Such is mental power. Mark its union with labor and with all greatness; deduce the law; learn the lesson; see how you, too, may grow great. Such an industry as that of England demanded such an intellect as that of England. Sic vobis etian itur ad astra! That way to you, also, glory lies! R. Choate.
XXIV.
THE EMPIRE OF MIND.
Knowledge is power as well as fame. Think of that subtle, all-embracing, plastic, mysterious, irresistible thing called public opinion, the god of this lower world, and consider what a State, or a cluster of States, of marked and acknowledged literary and intellectual lead might do to color and shape that opinion to their will. Consider how winged are words; how electrical, light-like the speed of thought; how awful human sympathy. Consider how soon a wise, a beautiful thought uttered here,—a sentiment of liberty perhaps, or word of succor to the oppressed, of exhortations to duty, to patriotism, to glory, the refutation of a sophism, the unfolding of a truth for which the nation may be better,—how soon a word fitly or wisely spoken here is read on the Upper Mississippi and beneath the orange-groves of Florida, all through the unequalled valley; how vast an audience it gains, into how many bosoms it has access, on how much good soil the seed may rest and spring to life, how easily and fast the fine spirit of truth and beauty goes all abroad upon the face of the world.
There is an influence which I would rather see Massachusetts exert on her sisters of this Union, than see her furnish a President every twelve years or command a majority on any division in Congress; and that is such an influence as Athens exerted on the taste and opinion first of Greece, then of Rome, then of the universal modern world; such as she will exert while the race of man exists. This, of all the kinds of empire, was most grateful and innocent and glorious and immortal.
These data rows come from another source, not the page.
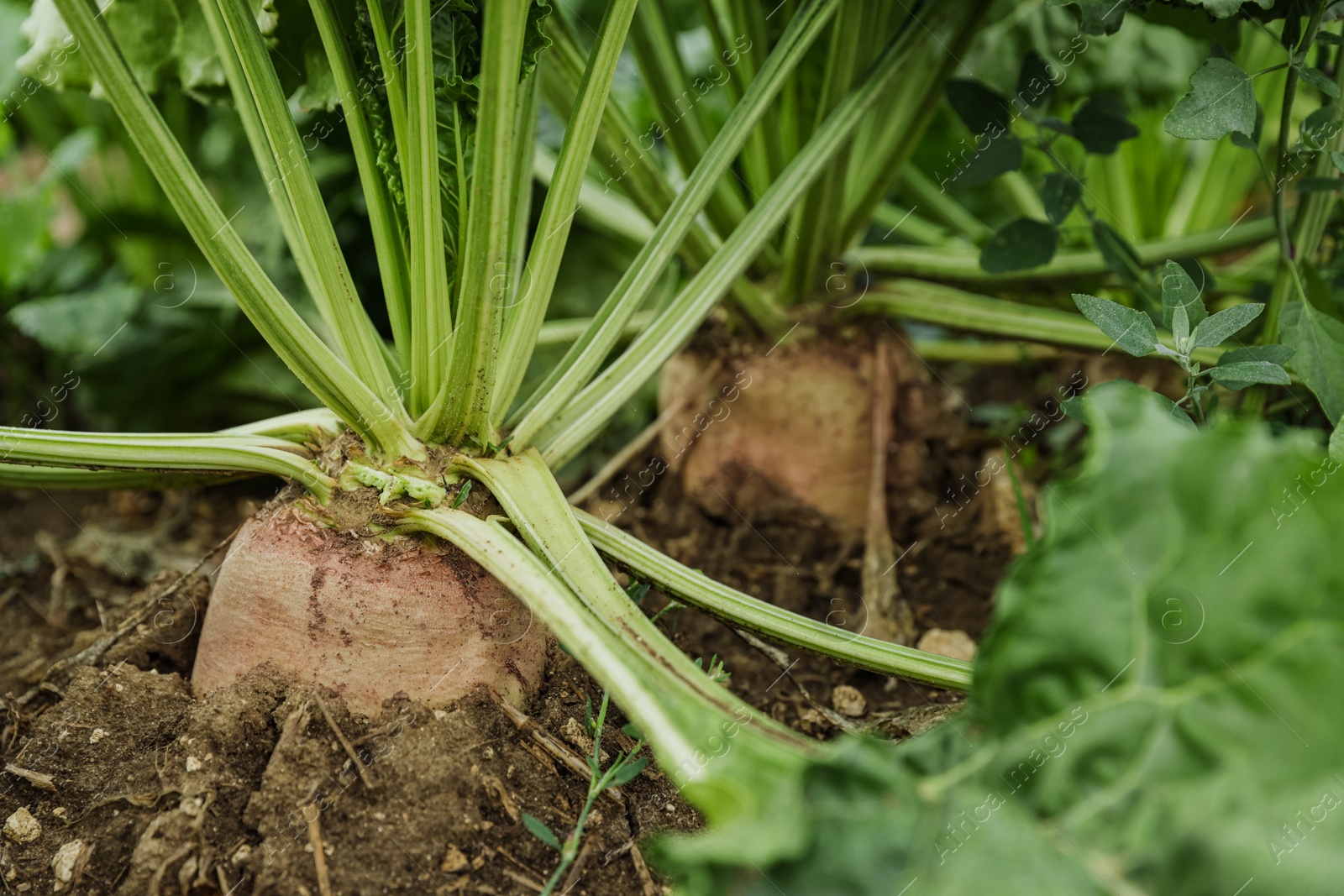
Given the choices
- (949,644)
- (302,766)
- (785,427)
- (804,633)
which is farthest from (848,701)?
(302,766)

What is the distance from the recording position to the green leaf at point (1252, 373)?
924 millimetres

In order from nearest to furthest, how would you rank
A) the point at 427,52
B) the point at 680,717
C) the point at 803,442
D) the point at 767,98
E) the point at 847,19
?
the point at 680,717 → the point at 427,52 → the point at 767,98 → the point at 847,19 → the point at 803,442

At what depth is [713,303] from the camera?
1243 millimetres

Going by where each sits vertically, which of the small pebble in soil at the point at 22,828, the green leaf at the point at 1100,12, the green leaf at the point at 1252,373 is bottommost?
the green leaf at the point at 1252,373

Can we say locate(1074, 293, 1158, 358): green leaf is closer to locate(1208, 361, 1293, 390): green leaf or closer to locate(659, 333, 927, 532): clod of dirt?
locate(1208, 361, 1293, 390): green leaf

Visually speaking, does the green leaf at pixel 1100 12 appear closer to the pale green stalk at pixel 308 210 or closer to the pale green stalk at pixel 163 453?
the pale green stalk at pixel 308 210

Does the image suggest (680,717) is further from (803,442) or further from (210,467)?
(803,442)

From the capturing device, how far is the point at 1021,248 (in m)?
1.45

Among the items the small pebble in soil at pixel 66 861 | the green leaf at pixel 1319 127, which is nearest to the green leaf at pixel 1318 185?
the green leaf at pixel 1319 127

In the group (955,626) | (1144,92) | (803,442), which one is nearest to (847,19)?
(803,442)

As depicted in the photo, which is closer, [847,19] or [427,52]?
[427,52]

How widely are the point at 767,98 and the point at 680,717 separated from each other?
32.1 inches

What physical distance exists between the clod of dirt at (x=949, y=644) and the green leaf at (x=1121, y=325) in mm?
A: 530

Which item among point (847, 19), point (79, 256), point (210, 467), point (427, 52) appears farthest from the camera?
point (79, 256)
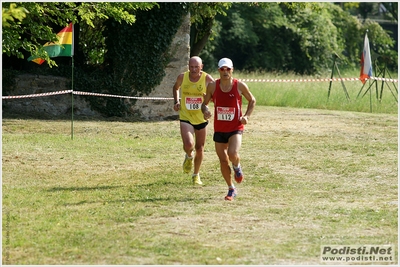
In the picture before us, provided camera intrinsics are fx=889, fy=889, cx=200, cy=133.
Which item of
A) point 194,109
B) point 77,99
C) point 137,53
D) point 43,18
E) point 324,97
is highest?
point 43,18

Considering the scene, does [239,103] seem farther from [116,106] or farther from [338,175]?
[116,106]

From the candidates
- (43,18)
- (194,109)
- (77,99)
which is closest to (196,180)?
(194,109)

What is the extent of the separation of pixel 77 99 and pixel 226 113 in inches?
482

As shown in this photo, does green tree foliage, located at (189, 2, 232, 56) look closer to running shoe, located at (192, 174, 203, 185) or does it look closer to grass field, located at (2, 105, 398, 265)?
grass field, located at (2, 105, 398, 265)

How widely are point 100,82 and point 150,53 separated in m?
1.49

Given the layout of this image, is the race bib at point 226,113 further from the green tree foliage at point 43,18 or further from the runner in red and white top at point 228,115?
the green tree foliage at point 43,18

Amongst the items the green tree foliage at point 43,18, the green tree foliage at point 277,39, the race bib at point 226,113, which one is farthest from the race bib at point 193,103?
the green tree foliage at point 277,39

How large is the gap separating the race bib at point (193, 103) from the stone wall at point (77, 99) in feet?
34.9

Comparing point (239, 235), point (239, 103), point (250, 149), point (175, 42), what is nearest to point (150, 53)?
point (175, 42)

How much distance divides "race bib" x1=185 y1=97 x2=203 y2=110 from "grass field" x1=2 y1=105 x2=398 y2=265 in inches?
42.6

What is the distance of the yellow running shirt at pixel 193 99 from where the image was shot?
12359 mm

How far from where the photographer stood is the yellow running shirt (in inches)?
487

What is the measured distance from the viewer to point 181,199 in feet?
36.6

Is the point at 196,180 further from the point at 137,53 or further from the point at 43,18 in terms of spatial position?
the point at 137,53
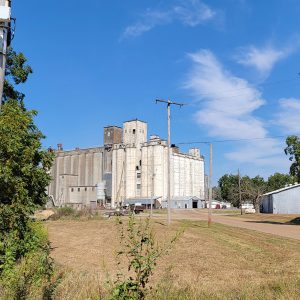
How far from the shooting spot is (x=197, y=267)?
14297mm

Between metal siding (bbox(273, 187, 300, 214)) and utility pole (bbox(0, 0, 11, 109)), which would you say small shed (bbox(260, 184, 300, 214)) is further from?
utility pole (bbox(0, 0, 11, 109))

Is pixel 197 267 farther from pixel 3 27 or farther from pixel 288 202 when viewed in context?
pixel 288 202

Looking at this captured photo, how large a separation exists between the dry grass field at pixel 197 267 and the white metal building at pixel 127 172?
3215 inches

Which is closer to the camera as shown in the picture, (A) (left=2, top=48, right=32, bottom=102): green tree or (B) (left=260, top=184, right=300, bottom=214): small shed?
(A) (left=2, top=48, right=32, bottom=102): green tree

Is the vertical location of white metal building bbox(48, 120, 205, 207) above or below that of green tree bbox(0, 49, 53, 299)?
above

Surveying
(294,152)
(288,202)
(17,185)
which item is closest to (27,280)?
(17,185)

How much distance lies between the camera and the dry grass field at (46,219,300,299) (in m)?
7.45

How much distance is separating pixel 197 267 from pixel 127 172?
97.5 m

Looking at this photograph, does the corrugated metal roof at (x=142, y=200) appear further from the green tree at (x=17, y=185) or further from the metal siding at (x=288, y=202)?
the green tree at (x=17, y=185)

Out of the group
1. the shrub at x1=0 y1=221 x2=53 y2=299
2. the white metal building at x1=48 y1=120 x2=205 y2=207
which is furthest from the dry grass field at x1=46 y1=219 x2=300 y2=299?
the white metal building at x1=48 y1=120 x2=205 y2=207

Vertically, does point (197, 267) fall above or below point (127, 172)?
below

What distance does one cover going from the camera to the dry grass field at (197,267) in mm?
7449

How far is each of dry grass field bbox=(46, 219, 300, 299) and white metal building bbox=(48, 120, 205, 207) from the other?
81.7 metres

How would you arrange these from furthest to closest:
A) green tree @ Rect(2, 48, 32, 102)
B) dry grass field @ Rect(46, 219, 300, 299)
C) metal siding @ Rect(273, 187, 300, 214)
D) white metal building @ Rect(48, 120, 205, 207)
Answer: white metal building @ Rect(48, 120, 205, 207) → metal siding @ Rect(273, 187, 300, 214) → green tree @ Rect(2, 48, 32, 102) → dry grass field @ Rect(46, 219, 300, 299)
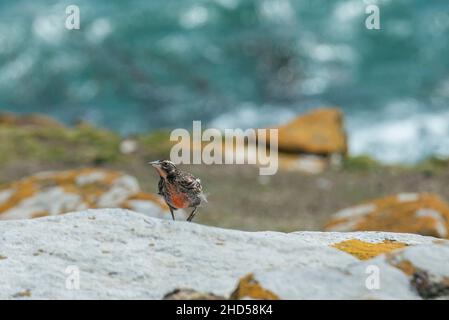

This was won by no bargain, by no fraud, by no war of the Peloponnesus, by the shedding of no human blood. It would rest on admiration of the beautiful, the good, the true, in art, in poetry, in thought; and it would last while the emotions, its object, were left in a human soul. It would turn the eye of America hitherwards with love, gratitude and tears, such as those with which we turn to the walk of Socrates beneath the plane-tree, now sere, the summer hour of Cicero, the prison into which philosophy descended to console the spirit of Boethius,— that room through whose opened window came into the ear of Scott, as he died, the murmur of the gentle Tweed,—love, gratitude, and tears, such as we all yield to those whose immortal wisdom, whose divine verse, whose eloquence of heaven, whose scenes of many-colored life, have held up the show of things to the insatiate desires of the mind, have taught us how to live and how to die! Herein were power, herein were influence, herein were security. Even in the madness of civil war it might survive for refuge and defence! R. Choate.
XXV.
THE CITY OF OUR LIBERTY.
But now that our service of commemoration is ended, let us go hence and meditate on all that it has taught us. You see how long the holy and beautiful city of our liberty and our power has been in building, and by how many hands, and at what cost. You see the towering and steadfast height to which it has gone up, and how its turrets and spires gleam in the rising and setting sun. You stand among the graces of some—your townsmen, your fathers by blood, whose names you bear, whose portraits hang up in your homes, of whose memory you are justly proud—who helped in their day to sink those walls deep in their beds, where neither frost nor earthquake might heave them,—to raise aloft those great arches of stone,—to send up those turrets and spires into the sky. It was theirs to build; remember it is yours, under Providence, to keep the city,—to keep it from the sword of the invader,—to keep it from licentiousness and crime and irreligion, and all that would make it unsafe or unfit to live in,—to keep it from the fires of faction, of civil strife, of party spirit, that might burn up in a day the slow work of a thousand years of glory. Happy, if we shall so perform our duty that they who centuries hence shall dwell among our graces may be able to remember, on some such day as this, in one common service of grateful commemoration, their fathers of the first and the second age of America,—those who through martyrdom and tempest and battle sought liberty, and made her their own,—and those whom neither ease nor luxury, nor the fear of man, nor the worship of man, could prevail on to barter her away! R. Choate.